Een inleidend onderzoek naar de invloed van stimuli op de meervoudsvorming in het Nederlands bij jonge kinderen

Stijn De Groote
Persbericht

Een inleidend onderzoek naar de invloed van stimuli op de meervoudsvorming in het Nederlands bij jonge kinderen

Liedjes kunnen kinderen helpen om moeilijke meervoudsvormen te leren

Stel dat er geen duidelijke grammaticaregels waren, bijvoorbeeld dat er geen regeltjes waren die de woordvolgorde in een zin bepalen, dan zouden we dingen kunnen zeggen als “Links u rijdt op de volgende en neemt de dan u derde rotonde”. Nog zo’n regelsysteem is dat van het meervoud. We weten allemaal wat het meervoud is van kip of van haas. Zelfs kalveren en kinderen kennen we. Dat komt omdat we als kind het meervoud al heel vroeg aanleren en op het einde van de lagere school kan bijna iedereen perfect elk woord in het meervoud zetten. Wat zou er nu gebeuren als we jonge kinderen vragen naar het meervoud van ‘wimpel’? Verschillende kinderen zullen het over ‘wimpelen’ hebben, maar wat zal hun antwoord zijn na het zingen van een Sinterklaasliedje?
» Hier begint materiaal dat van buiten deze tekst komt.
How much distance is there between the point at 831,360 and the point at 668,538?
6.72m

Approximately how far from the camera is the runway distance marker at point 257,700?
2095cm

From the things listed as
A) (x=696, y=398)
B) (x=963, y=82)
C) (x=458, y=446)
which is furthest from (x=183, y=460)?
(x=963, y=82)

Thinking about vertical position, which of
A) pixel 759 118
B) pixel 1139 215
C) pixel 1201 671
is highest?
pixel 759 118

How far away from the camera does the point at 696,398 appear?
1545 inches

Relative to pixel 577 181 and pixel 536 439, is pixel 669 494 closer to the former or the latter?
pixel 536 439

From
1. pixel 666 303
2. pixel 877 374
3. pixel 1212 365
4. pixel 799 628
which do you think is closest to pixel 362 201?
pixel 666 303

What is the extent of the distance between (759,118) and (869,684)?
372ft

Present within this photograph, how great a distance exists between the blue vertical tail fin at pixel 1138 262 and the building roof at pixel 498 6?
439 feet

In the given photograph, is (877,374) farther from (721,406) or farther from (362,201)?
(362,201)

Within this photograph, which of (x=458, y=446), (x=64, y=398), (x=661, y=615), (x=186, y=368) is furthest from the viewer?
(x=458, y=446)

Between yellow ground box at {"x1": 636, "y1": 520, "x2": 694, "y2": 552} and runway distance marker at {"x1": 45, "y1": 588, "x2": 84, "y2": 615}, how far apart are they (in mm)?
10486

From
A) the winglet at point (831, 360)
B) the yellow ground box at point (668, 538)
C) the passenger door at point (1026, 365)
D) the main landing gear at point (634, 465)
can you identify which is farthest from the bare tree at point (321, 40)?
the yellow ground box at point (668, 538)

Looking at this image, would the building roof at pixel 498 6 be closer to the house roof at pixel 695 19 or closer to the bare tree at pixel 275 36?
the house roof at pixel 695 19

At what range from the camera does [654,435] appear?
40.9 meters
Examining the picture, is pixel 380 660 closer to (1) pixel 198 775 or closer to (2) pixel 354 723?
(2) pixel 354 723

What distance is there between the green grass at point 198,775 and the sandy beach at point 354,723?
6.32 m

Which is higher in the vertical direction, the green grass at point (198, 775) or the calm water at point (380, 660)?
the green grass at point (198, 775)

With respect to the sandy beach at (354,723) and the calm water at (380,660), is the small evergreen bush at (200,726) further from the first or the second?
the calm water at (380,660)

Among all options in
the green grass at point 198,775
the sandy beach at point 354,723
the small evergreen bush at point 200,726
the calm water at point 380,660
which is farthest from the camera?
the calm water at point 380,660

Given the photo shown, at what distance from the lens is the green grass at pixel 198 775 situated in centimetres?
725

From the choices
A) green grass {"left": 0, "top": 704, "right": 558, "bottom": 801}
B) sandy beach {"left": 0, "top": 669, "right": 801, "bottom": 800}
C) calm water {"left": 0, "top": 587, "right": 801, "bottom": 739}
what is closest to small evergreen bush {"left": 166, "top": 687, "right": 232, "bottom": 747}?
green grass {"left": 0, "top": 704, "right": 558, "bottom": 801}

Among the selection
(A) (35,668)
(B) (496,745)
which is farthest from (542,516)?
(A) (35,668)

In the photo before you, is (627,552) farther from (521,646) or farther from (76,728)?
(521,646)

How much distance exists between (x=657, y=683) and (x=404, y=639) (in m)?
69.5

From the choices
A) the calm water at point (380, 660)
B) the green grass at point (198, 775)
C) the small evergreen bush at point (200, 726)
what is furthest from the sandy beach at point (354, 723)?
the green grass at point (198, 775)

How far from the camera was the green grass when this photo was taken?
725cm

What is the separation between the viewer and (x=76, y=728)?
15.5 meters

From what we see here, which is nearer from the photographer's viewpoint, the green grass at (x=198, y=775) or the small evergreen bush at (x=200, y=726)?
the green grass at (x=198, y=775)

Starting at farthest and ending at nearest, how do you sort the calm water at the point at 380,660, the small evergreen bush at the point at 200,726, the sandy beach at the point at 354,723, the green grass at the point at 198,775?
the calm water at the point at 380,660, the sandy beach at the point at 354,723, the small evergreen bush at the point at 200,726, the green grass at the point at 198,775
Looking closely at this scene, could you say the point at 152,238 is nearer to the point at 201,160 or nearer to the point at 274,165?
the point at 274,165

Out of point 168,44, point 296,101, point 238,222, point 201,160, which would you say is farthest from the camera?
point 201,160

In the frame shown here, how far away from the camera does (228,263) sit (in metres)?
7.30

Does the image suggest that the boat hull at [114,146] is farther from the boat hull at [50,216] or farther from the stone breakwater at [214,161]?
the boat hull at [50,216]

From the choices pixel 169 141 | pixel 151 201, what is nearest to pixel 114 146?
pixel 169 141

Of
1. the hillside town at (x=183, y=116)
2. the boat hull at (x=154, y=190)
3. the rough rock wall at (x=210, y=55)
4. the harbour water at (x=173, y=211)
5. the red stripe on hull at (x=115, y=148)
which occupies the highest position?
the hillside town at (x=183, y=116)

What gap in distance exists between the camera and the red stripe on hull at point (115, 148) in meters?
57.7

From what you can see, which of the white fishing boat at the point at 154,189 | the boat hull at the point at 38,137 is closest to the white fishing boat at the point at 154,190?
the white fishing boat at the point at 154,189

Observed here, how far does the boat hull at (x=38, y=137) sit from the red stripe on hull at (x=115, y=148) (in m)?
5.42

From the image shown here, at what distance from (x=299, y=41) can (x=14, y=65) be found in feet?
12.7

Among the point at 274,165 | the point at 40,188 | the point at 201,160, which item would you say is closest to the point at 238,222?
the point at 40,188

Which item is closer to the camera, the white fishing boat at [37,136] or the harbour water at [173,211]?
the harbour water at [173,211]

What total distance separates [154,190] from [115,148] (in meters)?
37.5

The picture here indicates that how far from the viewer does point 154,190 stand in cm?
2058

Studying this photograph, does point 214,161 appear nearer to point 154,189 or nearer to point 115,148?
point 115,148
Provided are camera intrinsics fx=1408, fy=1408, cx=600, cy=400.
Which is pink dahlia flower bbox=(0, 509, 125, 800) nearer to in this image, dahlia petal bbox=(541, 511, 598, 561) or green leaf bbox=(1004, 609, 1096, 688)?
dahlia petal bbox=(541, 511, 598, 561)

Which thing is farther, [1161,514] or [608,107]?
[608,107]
Onderzoek naar taal wordt overal ter wereld verricht, maar uiteraard heeft ieder taalgebied verschillende accenten. In het Nederlands zijn verschillende studies over taalverwerving verkrijgbaar en die hebben dikwijls te maken met verkleinwoorden. Dit onderzoek is vernieuwend, want over meervouden is nog maar weinig onderzoek verricht of toch veel minder dan over verkleinwoorden. Een logische verklaring hiervoor kunnen we vinden in het feit dat we in het Nederlands een sterke cultuur van verkleinwoorden hebben. Zing maar eens een willekeurig kinderliedje. Je zal veel meer verkleinwoorden dan meervouden tegenkomen. Nog een voorbeeld van die cultuur kunnen we vinden in het ‘motherese’, of de taal die moeders tegen hun kinderen gebruiken. Nederlandstalige ouders gebruiken automatisch meer verkleinwoorden wanneer ze tegen kleine kinderen spreken.

Het onderzoek zelf werd in één Nederlandstalige school uit een gemeente uit de Brusselse noordrand gehouden. In die noordrand is de laatste jaren sprake van een grote internationalisering. Concreet wil dat zeggen dat er de laatste jaren een grote toename is van het aantal niet-Nederlandssprekenden. Dat heeft natuurlijk ook een invloed op het onderwijs, omdat een groot deel van de schoolgaande kinderen thuis geen Nederlands spreekt. Daarom werkt het experiment uitsluitend met kinderen van zes tot twaalf jaar die Nederlands als moedertaal hebben en waarvan beide ouders ook Nederlands als moedertaal hebben, dus met kinderen die volledig in het Nederlands zijn opgegroeid.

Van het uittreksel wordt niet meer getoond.